● Given task 1:
How many shares of Adrenalin's restricted Common Stock does the settlement excerpt say will be issued in total?

● Document section:

******************************

2. Upon execution of the Agreement and issuance of the aggregate
of 71,352 shares of Adrenalin's restricted Common Stock (collectively the
"Shares") to Rogue and to Xx. Xxxxxxx, Rogue will execute and deliver to Xxxxx a
Request For Dismissal without prejudice of the Action. Xxxxx will thereafter
cause the Request For Dismissal to be filed and each party will bear its own
costs and attorney's fees.

******************************

● Material provided:
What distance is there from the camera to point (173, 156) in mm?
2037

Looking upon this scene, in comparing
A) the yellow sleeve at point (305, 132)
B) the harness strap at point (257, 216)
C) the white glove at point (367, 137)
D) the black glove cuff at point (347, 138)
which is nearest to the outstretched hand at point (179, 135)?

******************************

● Given task 2:
Gather every line from the rows that contains the word "point".

● Exercise answer 1:
71,352 shares

● Exercise answer 2:
What distance is there from the camera to point (173, 156) in mm?
A) the yellow sleeve at point (305, 132)
B) the harness strap at point (257, 216)
C) the white glove at point (367, 137)
D) the black glove cuff at point (347, 138)
which is nearest to the outstretched hand at point (179, 135)?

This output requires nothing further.